Case Notes and Evidence
Comprehensive guide to documenting investigations and managing evidence properly.
Overview
Thorough documentation and evidence management are critical for:
- Defensible investigations: Stand up to legal scrutiny
- Audit compliance: Meet regulatory requirements
- Knowledge retention: Maintain institutional memory
- Quality assurance: Enable peer review
- Accountability: Demonstrate diligence
- Consistency: Support fair treatment across cases
Case Notes
What Are Case Notes?
Internal documentation of investigation activities, not visible to reporters. Use case notes to create a chronological record of:
- Investigation actions taken
- Decisions made and reasoning
- Conversations and interviews
- Observations and insights
- Questions and concerns
- Next steps planned
When to Add Notes
After Every Investigation Activity:
- Reviewing new report
- Interviewing witness
- Collecting evidence
- Making key decision
- Communicating with reporter
- Receiving new information
- Changing investigation direction
- Consulting with colleagues
- Taking any significant action
Best Practice: Document immediately while details fresh. Don't rely on memory.
Writing Effective Case Notes
Include These Elements:
-
Date and Time
- Automatically timestamped
- Helps establish timeline
- Critical for audit trail
-
What You Did
- Not just what you found, but what action you took
- "Interviewed John Smith" not just "John said..."
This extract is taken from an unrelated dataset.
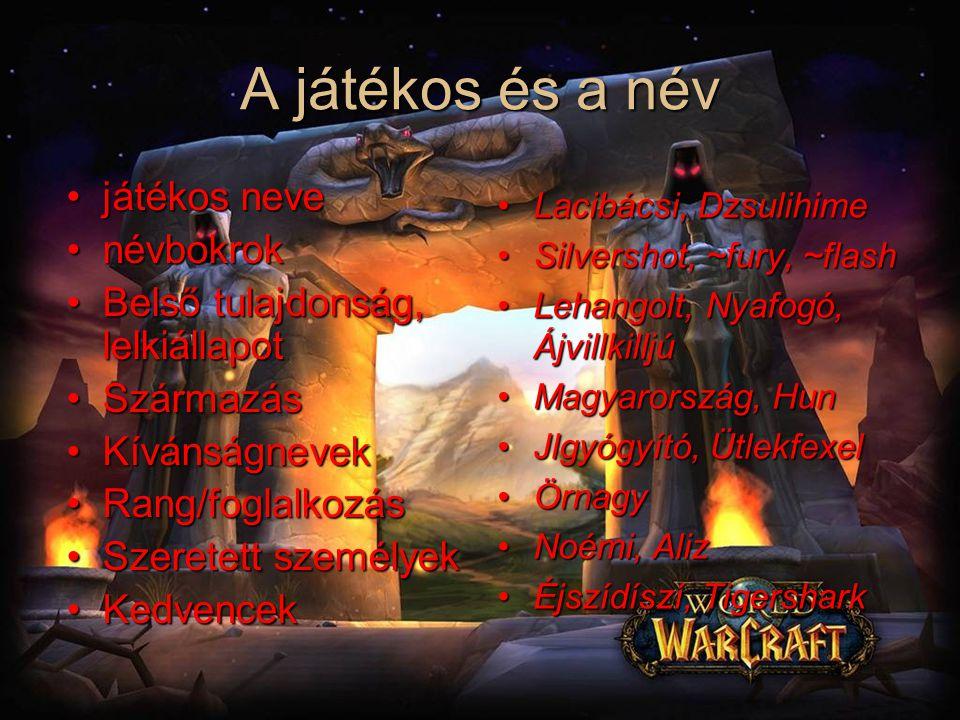 A játékos és a név játékos neve névbokrok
- "Reviewed emails from March-April" not just "Found evidence"
-
What You Learned
- Key information obtained
- Important quotes (verbatim)
- Facts discovered
- Patterns observed
-
What It Means
- How information relates to allegations
- Whether it supports or contradicts claims
- Significance to investigation
-
What You'll Do Next
- Follow-up actions needed
- Additional interviews required
- Documents to request
- Questions remaining
Example - Good Case Note:
2024-03-15 14:30
Interviewed Jane Doe (Senior Accountant, Finance Dept) regarding
allegation of expense fraud by reported subject.
Jane confirmed she noticed unusual expense patterns in Q4 2023:
- Multiple expenses just under £500 approval threshold
- Receipts that "looked odd" - her words
- Same restaurant appearing 3-4 times per week
She said: "I flagged it to my manager in December but nothing
happened. I assumed they dealt with it."
Jane provided:
- Spreadsheet of flagged expenses (uploaded to evidence)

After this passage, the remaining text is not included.